Z chęcią natomiast, przyjęłabym "Epokę Niskich Cen" gdyby sklepy "EURO" faktycznie ją ofiarowały zamiast swoich towarów, ale za to nie odebrałabym i nie odbiorę 30 zł na pożywienie się "dowolnym daniem" w restauracji "Sphinx", ani też nie potnę swojej podobizny na 1000 kawałeczków i nie dam ich do poskładania najbliższym, bo nie mam ochoty oglądać tragedii rozdzielenia moich dwóch dziurek od nosa, zagubienia się puzzli z moim oczyma czy krzywo poskładanych zębów.
Przyznam się, że pan "Michał Nowakowski" (w jego przypadku cudzysłów jest jak najbardziej na miejscu) zaintrygował mnie związkiem, jaki mógłby zaistnieć pomiędzy "poszukiwaniem ciekawych ludzi" (jak udało się Panu mnie znaleźć?!!!) a ofertą "dwóch książek po 9.90 z darmowym prezentem"…
"Czym sobie zasłużyłam na całe to dobro"?

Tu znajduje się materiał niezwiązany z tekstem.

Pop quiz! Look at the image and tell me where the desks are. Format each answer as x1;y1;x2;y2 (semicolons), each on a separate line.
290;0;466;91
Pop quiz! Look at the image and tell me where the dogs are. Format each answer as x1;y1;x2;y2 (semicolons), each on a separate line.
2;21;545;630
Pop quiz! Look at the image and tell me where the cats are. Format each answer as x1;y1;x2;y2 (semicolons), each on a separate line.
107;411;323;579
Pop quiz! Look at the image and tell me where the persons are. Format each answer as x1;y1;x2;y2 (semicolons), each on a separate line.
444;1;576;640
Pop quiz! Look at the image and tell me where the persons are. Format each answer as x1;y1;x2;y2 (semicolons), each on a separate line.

Acha!!! "Jestem tego warta!"
Coś Wam to, co napisałam do tej pory, przypomina? Setki niewidzianych nigdy na oczy "przyjaciół" zwracających się do Was po imieniu i znających Wasze potrzeby lepiej niż Wy sami?

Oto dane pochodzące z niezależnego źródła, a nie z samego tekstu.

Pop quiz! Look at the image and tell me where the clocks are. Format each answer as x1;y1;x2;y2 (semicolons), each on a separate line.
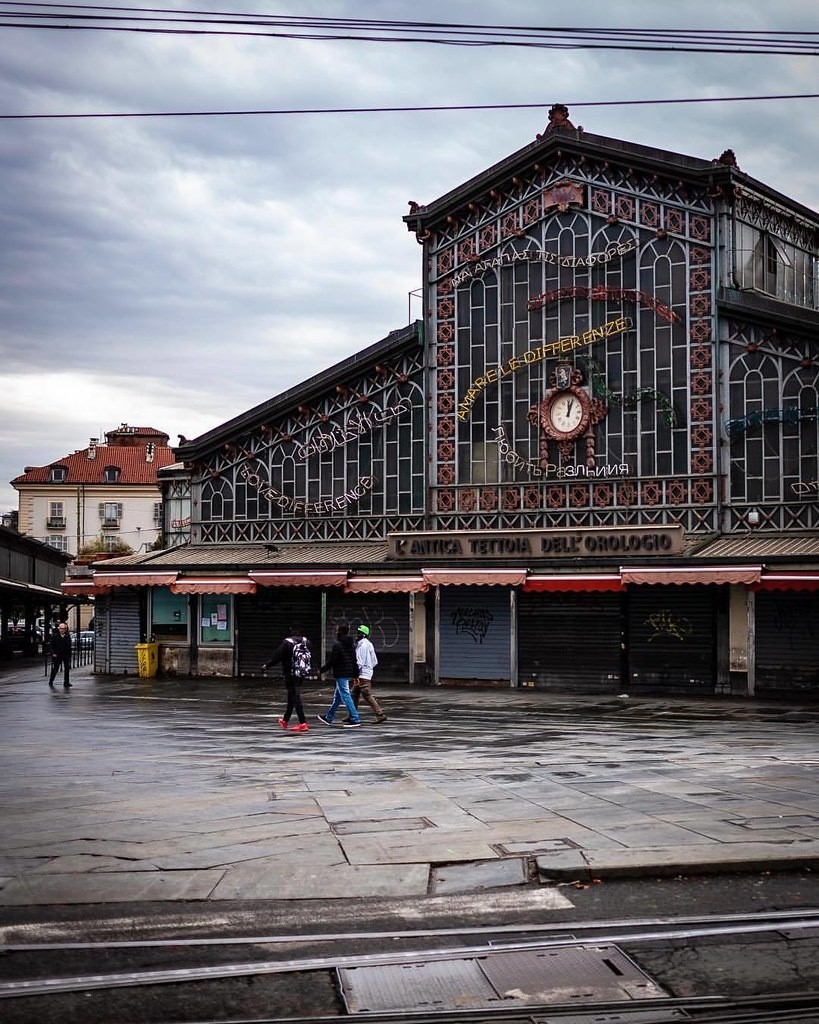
550;392;585;433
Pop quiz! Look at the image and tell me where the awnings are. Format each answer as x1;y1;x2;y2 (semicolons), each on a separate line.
93;570;178;586
522;572;626;592
60;580;112;596
746;571;819;593
248;569;350;586
622;565;763;584
344;575;429;594
170;577;257;594
421;568;528;586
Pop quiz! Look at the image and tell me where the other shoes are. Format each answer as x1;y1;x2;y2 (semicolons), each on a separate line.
371;714;387;724
48;682;54;688
342;717;352;722
64;683;73;688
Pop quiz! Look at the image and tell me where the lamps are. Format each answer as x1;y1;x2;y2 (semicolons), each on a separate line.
263;543;280;558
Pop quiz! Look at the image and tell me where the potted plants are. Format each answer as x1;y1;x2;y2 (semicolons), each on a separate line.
77;531;135;561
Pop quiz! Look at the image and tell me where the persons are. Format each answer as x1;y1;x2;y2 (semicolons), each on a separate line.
317;624;361;728
12;625;21;632
48;623;73;688
261;623;314;731
342;624;387;724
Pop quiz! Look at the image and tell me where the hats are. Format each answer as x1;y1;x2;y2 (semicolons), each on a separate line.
357;625;370;636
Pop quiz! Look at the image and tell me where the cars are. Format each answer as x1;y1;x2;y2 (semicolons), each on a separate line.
6;616;95;655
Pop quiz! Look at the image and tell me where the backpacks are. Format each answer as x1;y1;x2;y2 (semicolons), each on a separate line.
284;636;312;677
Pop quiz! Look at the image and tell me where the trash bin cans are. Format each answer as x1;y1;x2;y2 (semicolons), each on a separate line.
134;643;160;678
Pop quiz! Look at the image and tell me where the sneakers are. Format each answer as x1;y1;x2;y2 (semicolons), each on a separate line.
317;715;341;721
343;721;361;727
278;719;289;728
290;722;309;731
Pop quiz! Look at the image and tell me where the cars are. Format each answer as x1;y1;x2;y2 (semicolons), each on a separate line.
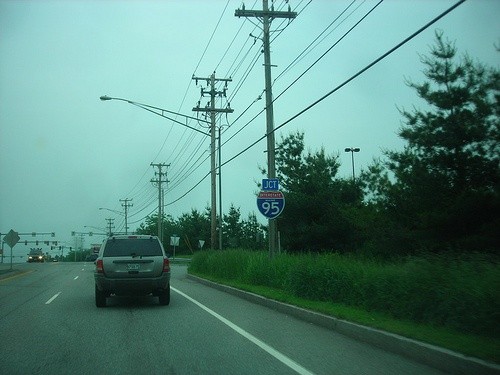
52;258;58;262
27;249;45;263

Co powiecie na reklamy telefoniczne? (À propos – wiecie, dlaczego Polka w Izraelu odpowiada dopiero po piątym dzwonku na telefon? Żeby myśleli, że ma duże mieszkanie.) Muszę się Wam pochwalić. Ja mam je z głowy. Kiedy spece od marketingu słyszą w słuchawce moje: "halo?" 95% z nich pyta się: "Czy mama jest w domu"? "Nie" – odpowiadam zgodnie z prawdą i odkładam słuchawkę, męcząc się później przez cały dzień tym czy przypadkiem nie była to jakaś znajoma, której głosu nie rozpoznałam lub czy może nie był to mój "tajemniczy wielbiciel", który jeszcze do tego ranka nie istniał i nagle chciał się ujawnić dzwoniąc do mnie? Niestety, kiedy ulegam pokusie i głębokim, aksamitnym głosem (cholera, jak to powinno brzmieć w rzeczywistości? Ktoś może wie?) odpowiadam "HALOOO?" – mój rycerz ze słuchawką w ręku, okazuje się panem, który chce mi sprzedać coś, nakłonić do czegoś (nie, niestety nie do tego…) czy uświadomić mnie w kwestii niezbędnej konieczności praktycznego i taniego sposobu spędzania wakacji na Karaibach, w moim własnym - na dwa tygodnie - mieszkanku, w kompleksie hotelowym, nie podając przy tym, żadnego patentu na szybką teleportację prosto do tego raju, nie mówiąc już o pieniądzach na zakup apartamentu. Poza tym, zakładając nawet, że dałabym się przekonać do kupna, to…, co ja na tych cudownych wyspach robiłabym przez całe dwa tygodnie, rok po roku? Jeśli nie umarłabym szybko z nudów czy poparzenia słonecznego, to na pewno z powodu kłopotów finansowych, w jakie popadłabym mając w pobliżu jakikolwiek sklep. Ciężko mi, bowiem odmawiać stojącemu przede mną człowiekowi starającemu się przekonać mnie do kupna i często wracam ze sklepu z niepotrzebnymi rzeczami, bo przykro było mi zawieść panią, która nawyciągała się dla mnie ciuchów, naskładała, pilnie przypilnowała nie dając sekundy na ucieczkę i na koniec oświadczyła, że muszę kupić tę: za małą, za ciasną sukienkę w okropnym kolorze - moja wersja, jej – idealnie dopasowaną do mojej świetnej figury, sukienkę podreślającą błękit moich oczu - w rzeczywistości ten "błękit" jest: w wersji optymistycznej - niebiesko-zielony a w wersji realistycznej: szary - bo wyglądam w niej po prostu FANTASTYCZNIE!!!! (Szkoda, że nie ożeniłam się z ta panią zamiast z moim mężem…).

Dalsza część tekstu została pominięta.